▶ **Problem details**
Continue the passage on antiplatelet therapy and platelet function testing, starting after its last sentence.

▶ **Given passage**
The impact of these limitations is illustrated in multiple studies that have attempted to use platelet assay–guided therapy protocols to tailor patient medical regimens with poor results. Collet et al. randomized patients undergoing coronary artery stenting into 2 groups, 1 receiving antiplatelet medication without monitoring and 1 with monitoring utilizing the VerifyNow P2Y12 assay with medication adjustments made as necessary. At 1 year there was no difference between the 2 groups in any of the outcome measures, including death, myocardial infarction, stroke, urgent revascularization, or major bleeding event. Along similar lines, Depta et al. retrospectively reviewed patients with ischemic stroke who were subsequently placed on antiplatelet therapy, comparing patients given antiplatelet medication without testing to those followed by platelet aggregometry with appropriate dose adjustments. The authors describe a higher rate of death, ischemic events, and bleeding in the patients followed by aggregometry who subsequently received dose increases.
Stopping antiplatelet medication is not without risk. Withdrawal of antiplatelet agents before elective surgery has been shown to be a risk factor for heart attack and death. Cessation of antiplatelet therapy for those with cardiac stents is associated with a high rate of stent thrombosis and infarction, especially for drug-eluting stents. Patients with intracranial stents are at increased risk of stroke and transient ischemic attack with early withdrawal of an antiplatelet agent or resistance.

▶ **Dataset extract**
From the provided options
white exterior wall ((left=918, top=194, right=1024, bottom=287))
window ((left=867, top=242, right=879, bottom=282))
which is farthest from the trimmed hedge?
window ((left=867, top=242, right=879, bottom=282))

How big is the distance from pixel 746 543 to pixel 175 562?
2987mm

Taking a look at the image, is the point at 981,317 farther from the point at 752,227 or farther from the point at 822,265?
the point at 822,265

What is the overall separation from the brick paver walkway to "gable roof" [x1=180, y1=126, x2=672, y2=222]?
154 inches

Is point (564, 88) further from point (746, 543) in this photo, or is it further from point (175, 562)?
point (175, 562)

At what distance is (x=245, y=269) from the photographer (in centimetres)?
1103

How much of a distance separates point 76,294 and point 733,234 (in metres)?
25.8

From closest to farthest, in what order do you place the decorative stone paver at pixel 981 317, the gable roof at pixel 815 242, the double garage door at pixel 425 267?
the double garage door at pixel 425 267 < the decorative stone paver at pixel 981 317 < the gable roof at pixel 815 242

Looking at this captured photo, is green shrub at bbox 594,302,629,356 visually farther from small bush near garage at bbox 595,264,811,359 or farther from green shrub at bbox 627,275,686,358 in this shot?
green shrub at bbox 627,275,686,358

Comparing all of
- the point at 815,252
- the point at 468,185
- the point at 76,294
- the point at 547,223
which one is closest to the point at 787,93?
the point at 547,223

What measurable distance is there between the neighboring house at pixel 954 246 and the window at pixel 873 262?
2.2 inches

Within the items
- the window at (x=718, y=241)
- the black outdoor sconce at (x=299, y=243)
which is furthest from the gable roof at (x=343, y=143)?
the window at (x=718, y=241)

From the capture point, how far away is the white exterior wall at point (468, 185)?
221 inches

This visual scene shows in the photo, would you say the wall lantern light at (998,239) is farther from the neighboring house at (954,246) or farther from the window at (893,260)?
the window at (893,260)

▶ **Result of this exercise**
When considering antiplatelet-related ICH, determining the exact role that antiplatelet agents play in ICH formation, growth, and outcome as well as the role for antiplatelet reversal in patients with ICH requires significantly more clinical data. Currently, there is no well-supported algorithm for treating these patients. The decision to stop all antiplatelet medication needs to be carefully considered, weighing the size and morbidity of the ICH against the reason the agents were initiated. The value of platelet function assays in patients presenting with ICH is uncertain at this time. Reversing antiplatelet medication with transfusion, desmopressin, or other factors is not currently supported by strong clinical data and should be considered investigational at this juncture.